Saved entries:
= = = =
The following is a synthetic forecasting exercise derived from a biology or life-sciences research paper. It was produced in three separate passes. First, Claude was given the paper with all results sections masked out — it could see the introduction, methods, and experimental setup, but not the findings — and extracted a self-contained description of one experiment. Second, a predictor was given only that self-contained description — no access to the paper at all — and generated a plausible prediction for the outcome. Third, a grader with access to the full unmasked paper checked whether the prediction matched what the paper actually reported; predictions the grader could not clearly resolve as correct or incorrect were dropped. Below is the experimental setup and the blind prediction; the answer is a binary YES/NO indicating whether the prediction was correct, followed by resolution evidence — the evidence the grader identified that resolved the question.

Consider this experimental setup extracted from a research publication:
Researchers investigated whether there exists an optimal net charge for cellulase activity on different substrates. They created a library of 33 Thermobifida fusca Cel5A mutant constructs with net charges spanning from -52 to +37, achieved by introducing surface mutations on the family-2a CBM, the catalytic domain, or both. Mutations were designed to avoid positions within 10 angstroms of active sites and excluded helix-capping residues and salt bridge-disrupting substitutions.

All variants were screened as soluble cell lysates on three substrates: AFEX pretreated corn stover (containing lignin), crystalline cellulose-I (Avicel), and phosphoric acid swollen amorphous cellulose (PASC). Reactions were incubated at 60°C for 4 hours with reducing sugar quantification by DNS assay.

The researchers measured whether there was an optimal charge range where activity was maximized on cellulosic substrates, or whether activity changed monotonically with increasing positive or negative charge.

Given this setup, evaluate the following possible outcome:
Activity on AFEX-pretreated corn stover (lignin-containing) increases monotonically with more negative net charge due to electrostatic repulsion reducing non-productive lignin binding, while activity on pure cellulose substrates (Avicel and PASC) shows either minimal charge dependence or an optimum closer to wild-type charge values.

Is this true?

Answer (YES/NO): NO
= = = =
PROBLEM DETAILS: The response must contain exactly the lines from the one with "Given this setup, evaluate" to the end of the entries above, both included, and nothing more.

SOLVED EXERCISE:
Given this setup, evaluate the following possible outcome:
Activity on AFEX-pretreated corn stover (lignin-containing) increases monotonically with more negative net charge due to electrostatic repulsion reducing non-productive lignin binding, while activity on pure cellulose substrates (Avicel and PASC) shows either minimal charge dependence or an optimum closer to wild-type charge values.

Is this true?

Answer (YES/NO): NO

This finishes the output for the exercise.